In 1992, the club's survival was threatened by a bankruptcy. The team saved itself from relegation to the 1. Liga (season 1992-1993). The season 1993-1994 saw participation in the finals to access the national League A, finals played in five games against Rapperswil, the latter winning it over. At the beginning of the 1994-1995 season, Lausanne Hockey Club was designated as the Nationalliga B favorite to access the NLA. Against GCK Lions during the finals and after five games, the decisive match was won by Lausanne 8 to 0. In the 1995-1996 season, after a series of losses the club decided to fire their head coach. The change didn't prevent Lausanne from being relegated to NLB at the end of the season. During the following four seasons, the LHC occupied the middle of the NLB ranking until 2000-2001 when they were at the head of the championship during almost the whole season. Lausanne won the title of champion of NLB and defeated HC La Chaux-de-Fonds for the promotion games. Winning against the HCC in six matches, LHC was back in NLA for the 2001-2002 season.

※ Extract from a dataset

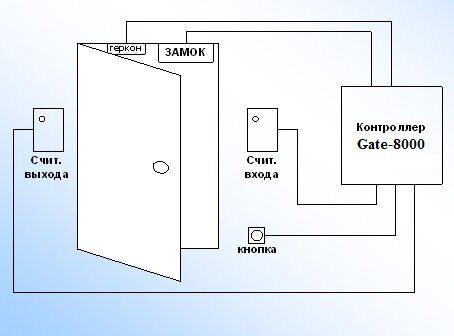 Обновление ПО Gate-Solo до уровня ПО Gate-Server-Terminal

After a relegation in the 2004–05 season, Lausanne played the role of “favorite” for the other teams of the NLB. In April 2007, Canadians Barry Alter and Ken Lockett were introduced to the public as new majority owners of the club to help the club through financial difficulties. With the introduction of former coach Jim Koleff to the ownership group, later represented by his wife following his death, Lausanne was also backed by Hugh Quennec with interest already in fellow professional club, Genève-Servette HC.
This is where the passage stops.